Exercise:
Swap each "treadmill belt" in the entries below for "running belt" and give the entries again with nothing else altered.

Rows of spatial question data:

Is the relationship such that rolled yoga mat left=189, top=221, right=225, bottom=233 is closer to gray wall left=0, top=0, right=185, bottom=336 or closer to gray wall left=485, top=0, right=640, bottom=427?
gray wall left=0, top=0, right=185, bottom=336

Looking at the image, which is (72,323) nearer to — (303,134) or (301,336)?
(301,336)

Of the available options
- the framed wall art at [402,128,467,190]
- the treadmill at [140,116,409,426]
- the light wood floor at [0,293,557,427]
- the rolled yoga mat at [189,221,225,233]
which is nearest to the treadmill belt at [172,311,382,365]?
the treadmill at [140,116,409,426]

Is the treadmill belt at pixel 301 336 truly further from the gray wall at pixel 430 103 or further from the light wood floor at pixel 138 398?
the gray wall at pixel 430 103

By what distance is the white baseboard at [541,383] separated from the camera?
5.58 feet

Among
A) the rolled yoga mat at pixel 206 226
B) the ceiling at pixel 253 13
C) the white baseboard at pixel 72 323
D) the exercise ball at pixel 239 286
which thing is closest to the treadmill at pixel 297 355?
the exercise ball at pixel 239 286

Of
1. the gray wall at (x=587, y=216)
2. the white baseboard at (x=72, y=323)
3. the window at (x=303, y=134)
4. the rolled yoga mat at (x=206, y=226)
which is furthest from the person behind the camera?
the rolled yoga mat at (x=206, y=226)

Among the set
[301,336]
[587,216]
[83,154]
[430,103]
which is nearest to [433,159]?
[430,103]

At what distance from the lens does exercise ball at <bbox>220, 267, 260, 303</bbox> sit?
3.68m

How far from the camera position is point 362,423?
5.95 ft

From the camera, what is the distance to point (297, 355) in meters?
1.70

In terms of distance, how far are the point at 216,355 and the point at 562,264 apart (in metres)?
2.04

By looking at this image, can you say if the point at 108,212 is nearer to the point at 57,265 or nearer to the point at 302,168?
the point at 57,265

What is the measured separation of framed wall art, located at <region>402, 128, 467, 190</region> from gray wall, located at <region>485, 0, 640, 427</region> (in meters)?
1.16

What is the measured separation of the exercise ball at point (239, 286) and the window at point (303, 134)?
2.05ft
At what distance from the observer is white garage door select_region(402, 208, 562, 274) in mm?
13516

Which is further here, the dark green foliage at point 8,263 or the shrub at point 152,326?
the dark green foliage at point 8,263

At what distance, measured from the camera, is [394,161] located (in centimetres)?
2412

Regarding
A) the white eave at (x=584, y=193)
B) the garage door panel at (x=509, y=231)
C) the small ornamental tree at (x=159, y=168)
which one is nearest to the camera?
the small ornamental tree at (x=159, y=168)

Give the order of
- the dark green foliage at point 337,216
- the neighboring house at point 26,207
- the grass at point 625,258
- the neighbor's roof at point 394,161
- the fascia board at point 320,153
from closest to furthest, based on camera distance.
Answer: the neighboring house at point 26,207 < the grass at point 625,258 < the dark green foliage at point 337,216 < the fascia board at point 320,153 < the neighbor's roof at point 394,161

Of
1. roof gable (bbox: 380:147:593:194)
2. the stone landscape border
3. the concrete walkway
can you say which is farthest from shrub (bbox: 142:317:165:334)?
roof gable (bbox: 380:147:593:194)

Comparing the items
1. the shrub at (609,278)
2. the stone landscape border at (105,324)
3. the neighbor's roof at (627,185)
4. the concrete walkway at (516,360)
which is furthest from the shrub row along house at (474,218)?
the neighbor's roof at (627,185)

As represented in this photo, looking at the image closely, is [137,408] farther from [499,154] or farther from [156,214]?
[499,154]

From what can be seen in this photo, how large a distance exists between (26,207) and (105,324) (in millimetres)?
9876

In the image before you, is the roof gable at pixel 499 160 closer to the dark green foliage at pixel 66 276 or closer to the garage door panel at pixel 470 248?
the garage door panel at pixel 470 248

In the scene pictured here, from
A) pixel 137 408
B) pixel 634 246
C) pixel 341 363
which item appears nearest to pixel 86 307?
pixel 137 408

Final result:
Is the relationship such that rolled yoga mat left=189, top=221, right=225, bottom=233 is closer to gray wall left=0, top=0, right=185, bottom=336 or closer to gray wall left=485, top=0, right=640, bottom=427?
gray wall left=0, top=0, right=185, bottom=336

Looking at the image, which is (72,323) nearer to — (303,134) or (301,336)?
(301,336)

Of the available options
- the framed wall art at [402,128,467,190]
- the treadmill at [140,116,409,426]
- the light wood floor at [0,293,557,427]
- the rolled yoga mat at [189,221,225,233]
which is nearest to the running belt at [172,311,382,365]?
the treadmill at [140,116,409,426]

Is the running belt at pixel 301 336 truly further from the gray wall at pixel 430 103 or further from the light wood floor at pixel 138 398?
the gray wall at pixel 430 103

By what distance is the white baseboard at [541,383] separated from the camera?
5.58 feet

Among
A) the rolled yoga mat at pixel 206 226
B) the ceiling at pixel 253 13
C) the white baseboard at pixel 72 323
D) the exercise ball at pixel 239 286
which thing is closest to the treadmill at pixel 297 355?
the exercise ball at pixel 239 286

Of
1. the gray wall at (x=587, y=216)
2. the white baseboard at (x=72, y=323)
3. the window at (x=303, y=134)
4. the rolled yoga mat at (x=206, y=226)
which is furthest from the person behind the camera?
the rolled yoga mat at (x=206, y=226)

Among the set
[301,336]
[587,216]
[83,154]
[430,103]
which is nearest to [433,159]?
[430,103]

At what distance from the lens does exercise ball at <bbox>220, 267, 260, 303</bbox> sit?
3.68m

How far from the camera position is point 362,423?
5.95 ft

From the camera, what is the distance to point (297, 355) in meters?
1.70

In terms of distance, how far are the point at 216,355 and the point at 562,264 apart (in metres)?
2.04

By looking at this image, can you say if the point at 108,212 is nearer to the point at 57,265 or nearer to the point at 302,168?
the point at 57,265

What is the measured separation of framed wall art, located at <region>402, 128, 467, 190</region> from gray wall, located at <region>485, 0, 640, 427</region> (in meters)?
1.16

What is the measured separation of the exercise ball at point (239, 286) and the window at point (303, 134)?
2.05ft
At what distance from the observer is white garage door select_region(402, 208, 562, 274) in mm?
13516

Which is further here, the dark green foliage at point 8,263 or the shrub at point 152,326?
the dark green foliage at point 8,263

At what distance, measured from the camera, is [394,161] located (in centimetres)?
2412

Regarding
A) the white eave at (x=584, y=193)
B) the garage door panel at (x=509, y=231)
C) the small ornamental tree at (x=159, y=168)
which one is nearest to the camera?
the small ornamental tree at (x=159, y=168)

Give the order of
- the dark green foliage at point 337,216
- the neighboring house at point 26,207
- the grass at point 625,258
- the neighbor's roof at point 394,161
- the fascia board at point 320,153
from closest to furthest, based on camera distance.
Answer: the neighboring house at point 26,207 < the grass at point 625,258 < the dark green foliage at point 337,216 < the fascia board at point 320,153 < the neighbor's roof at point 394,161

Of
1. roof gable (bbox: 380:147:593:194)
2. the stone landscape border
3. the concrete walkway
can you say which is farthest from shrub (bbox: 142:317:165:334)?
roof gable (bbox: 380:147:593:194)

Comparing the items
1. the shrub at (609,278)
2. the stone landscape border at (105,324)
3. the neighbor's roof at (627,185)
4. the concrete walkway at (516,360)
which is furthest from the shrub row along house at (474,218)?
the neighbor's roof at (627,185)

As represented in this photo, looking at the image closely, is [137,408] farther from [499,154] or farther from [156,214]?
[499,154]

From what can be seen in this photo, how large a distance exists between (26,207) and (105,324) (in millimetres)?
9876

In the image before you, is the roof gable at pixel 499 160 closer to the dark green foliage at pixel 66 276 or closer to the garage door panel at pixel 470 248?
the garage door panel at pixel 470 248

In the scene pictured here, from
A) pixel 137 408
B) pixel 634 246
C) pixel 341 363
which item appears nearest to pixel 86 307?
pixel 137 408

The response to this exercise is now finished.